Decide whether each statement agrees with the passage on Abraham's hospitality, answering yes or no and quoting the words of the passage that settle it. (a) Abraham had to run from the doorway of his tent to reach the three men. (b) The passage says Abraham recognized the LORD at first. (c) A quotation in the passage says Lot was saved from Sodom because of his hospitality and godliness.

▶ _DOCUMENT PASSAGE_:

__________________________________________________

Abraham looked up and saw three men near him, but not close. The drawn-out description of looking and seeing indicates that what he saw was significant. The three men were far enough away that Abraham had to get up and run to them from the doorway of his tent. And when he arrived at their location, he fell down and worshipped. We know that it is the LORD that has appeared to him, but we are not told if he recognizes that it is the LORD at first. He is just doing what Abraham does, showing hospitality.

Hospitality is defined as "the friendly and generous reception and entertainment of guests, visitors, or strangers."

The writer of Hebrews (13:1-2 NRSV) says, "Let mutual love continue. Do not neglect to show hospitality to strangers, for by doing that some have entertained angels without knowing it."

He recognized the stranger's needs and welcomed them.

By welcoming the three men and treating them with lavish hospitality Abraham unwittingly welcomed the LORD.

This is in contrast with Sodom whose hospitality was lacking. Rather than lovingly welcoming strangers into their city they followed their perverted lusts and wanted to exploit and hurt the messengers.

"Because of his [Abraham's] faith and hospitality a son was given to him in his old age..." (1 Clem 12:7).

"Because of his hospitality and godliness Lot was saved from Sodom when the entire region was judged by fire and brimstone..." (1 Clem 11:1).

"Because of her faith and hospitality Rahab the harlot was saved. For when the spies were sent to Jericho by Joshua the son of Nun, the king of the land realized that they had come to spy out their country, and so he sent out men to capture them, intending to put them to death as soon as they were caught. The hospitable Rahab, however, took them in and hid them in an upstairs room under some flax stalks..." (1 Clem 12:1-3).

__________________________________________________

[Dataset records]

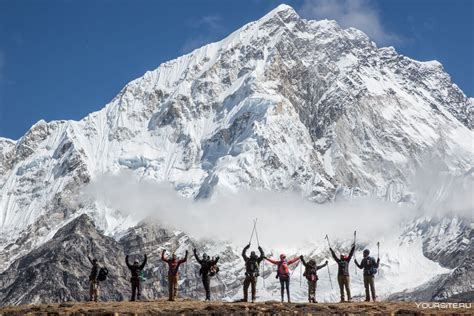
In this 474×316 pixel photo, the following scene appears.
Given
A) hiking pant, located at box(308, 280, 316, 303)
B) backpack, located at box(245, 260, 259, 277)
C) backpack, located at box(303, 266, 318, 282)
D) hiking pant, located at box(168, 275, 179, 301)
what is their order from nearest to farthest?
backpack, located at box(245, 260, 259, 277) < hiking pant, located at box(308, 280, 316, 303) < backpack, located at box(303, 266, 318, 282) < hiking pant, located at box(168, 275, 179, 301)

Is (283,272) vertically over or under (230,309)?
over

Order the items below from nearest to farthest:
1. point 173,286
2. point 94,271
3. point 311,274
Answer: point 311,274 < point 173,286 < point 94,271

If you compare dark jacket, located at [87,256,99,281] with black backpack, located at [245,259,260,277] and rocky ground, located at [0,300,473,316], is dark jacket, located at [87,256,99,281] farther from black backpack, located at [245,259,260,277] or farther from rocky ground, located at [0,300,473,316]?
black backpack, located at [245,259,260,277]

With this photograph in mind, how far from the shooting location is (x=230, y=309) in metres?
51.0

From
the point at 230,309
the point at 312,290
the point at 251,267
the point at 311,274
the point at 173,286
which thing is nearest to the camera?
the point at 230,309

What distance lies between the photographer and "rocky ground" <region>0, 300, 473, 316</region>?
5034cm

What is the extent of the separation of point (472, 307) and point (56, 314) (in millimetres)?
22837

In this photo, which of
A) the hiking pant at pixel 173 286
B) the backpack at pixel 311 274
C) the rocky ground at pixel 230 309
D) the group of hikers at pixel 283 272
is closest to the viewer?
the rocky ground at pixel 230 309

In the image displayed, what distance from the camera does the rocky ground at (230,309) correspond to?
165 feet

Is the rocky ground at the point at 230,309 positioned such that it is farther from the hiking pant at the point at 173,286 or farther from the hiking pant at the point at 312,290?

__________________________________________________

▶ _YOUR RESPONSE_:
(a) Yes: "The three men were far enough away that Abraham had to get up and run to them from the doorway of his tent."
(b) No: "we are not told if he recognizes that it is the LORD at first."
(c) Yes: "Because of his hospitality and godliness Lot was saved from Sodom"